もちろん森は喋ったりはしませんし、そしてそれで静かというわけではありません。
森には音がないというわけでもありません。そよ風があり小さい葉擦れの音があります。
それでも私が森が静かだと言うのは、妙にタイミングがずれているのです。
これに思い当たるのは一つ。誰かがこの先で魔法の練習をしているのでしょう。
私は静かな森の中をゆっくり進みます。
◇ ◇ ◇
そして森の中で開け広がった所にスピカお姉さんが平らな青白い岩の上に座っていました。
スピカお姉さんの周りにはカラフルな発光体が浮かんでいます。
赤、青、緑、黄色、紫、ピンクの6色です。
それらはマナです。
私達妖精はマナを見ることができます。しかし、それは意識してのこと。
にも関わらず、こうもハッキリと意識せずに見えるのはすごいことです。
私達も体内のマナを使い、白く発光する球体を生み出すことが出来ますがスピカお姉さんのあれはそれとは違います。
スピカお姉さんは大気や大地、森のマナをかき集めて球体を作っているのです。
かなり高等な技術です。
「誰!?」
ビクッ!
私の耳に直接スピカお姉さんの声が届きました。
小さい声です。ここからでは本来は届かない音量です。
しかし、声は何物にも遮られずに私の耳までクリアに届きます。
私は邪魔してはいけないと感じて一歩引きました。
すると次に胸に何かが通るような感覚が走りました。それは波のようなもので、一度私を通り、すぐに引き返すような。
「ミウちゃんね」
私だと当てられてしまいました!
スピカお姉さんから私は見えないはずなのにどうしてでしょうか。これも魔法なのでしょうか。

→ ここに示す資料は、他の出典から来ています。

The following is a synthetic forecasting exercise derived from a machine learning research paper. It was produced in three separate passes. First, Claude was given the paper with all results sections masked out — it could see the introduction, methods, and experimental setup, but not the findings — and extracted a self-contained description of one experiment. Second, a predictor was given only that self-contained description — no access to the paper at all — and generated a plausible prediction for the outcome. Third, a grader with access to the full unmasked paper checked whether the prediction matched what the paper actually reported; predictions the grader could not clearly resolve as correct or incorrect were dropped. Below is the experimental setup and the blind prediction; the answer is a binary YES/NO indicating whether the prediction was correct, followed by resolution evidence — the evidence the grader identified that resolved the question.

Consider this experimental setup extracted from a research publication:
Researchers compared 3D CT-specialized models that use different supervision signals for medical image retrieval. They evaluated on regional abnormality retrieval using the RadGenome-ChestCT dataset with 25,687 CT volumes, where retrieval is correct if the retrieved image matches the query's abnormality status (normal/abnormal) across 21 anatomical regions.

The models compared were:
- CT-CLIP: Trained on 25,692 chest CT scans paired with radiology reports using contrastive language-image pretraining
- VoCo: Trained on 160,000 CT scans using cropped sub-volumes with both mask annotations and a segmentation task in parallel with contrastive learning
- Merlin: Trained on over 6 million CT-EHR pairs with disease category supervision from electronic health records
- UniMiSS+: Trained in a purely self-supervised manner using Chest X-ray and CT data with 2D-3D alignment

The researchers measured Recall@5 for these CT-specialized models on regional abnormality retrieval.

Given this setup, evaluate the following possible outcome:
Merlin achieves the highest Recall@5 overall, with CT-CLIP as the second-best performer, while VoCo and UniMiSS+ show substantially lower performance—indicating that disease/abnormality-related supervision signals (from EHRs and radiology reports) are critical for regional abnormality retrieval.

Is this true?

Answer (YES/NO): NO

私は隠れていた木々から前に出て、スピカお姉さんの下へと近づきます。
「こんにちは。魔法の練習ですか?」
「ええ」
スピカお姉さんは組んでいた足を崩して、少し端へ腰を移動させ、スペースを作ります。
そこをスピカお姉さんは座るように叩きます。
私は隣に座り、
「すごいですね。これ全部マナでしょ?」
カラフルな球体を見て、私は聞きます。
「そうだよ。ちょっと待ってね」
スピカお姉さんは手の平を前に出して目を瞑ります。
するとカラフルな球体は徐々に小さくなり、そして手の平ほどになると霧散して消えました。
「さっきの声や胸にすっと通ったあれも魔法なの?」
「魔法だよ。遠くにいる相手に声を届ける魔法。胸のは探知魔法。迷子になった子がいたときに使う魔法だよ」
「私のマナを感じったってこと」
「そうだよ。理解しちゃうなんてミウちゃんすごいね。そういえば前から魔法使えてたよね。お母さんから教わったの?」
「はい。少しだけ」
「そっか。その歳で魔物を倒すだけあるね」
「そんな。 あの時は彼女の手助けがあったからで」
私は両手を振って否定します。
「でもすごいよ」
スピカお姉さんはえらいえらいと私の頭を撫でます。
「スピカお姉さんはいつから魔法を?」
そんなに上手いのだから小さい時からでしょうか。
「青空教室で習ってからよ。だからミウちゃん達でいえば今の時期くらいからね」
「ええ!? そうなんですか!? 本当に!?」
「本当よ」
スピカお姉さんは苦笑して答えます。
「すっごく上手だからてっきり小さい時からだと思ってました」
「ありがと。でも昔はど下手だったんだよ」
スピカお姉さんは肩を竦めます。
ど下手だなんてとても信じられません。
「どうやって上手に?」
「悔しくてめちゃくちゃ練習したからかな」
スピカお姉さんはどこか遠くを見て言います。かつてのことを思い出しているのでしょうか。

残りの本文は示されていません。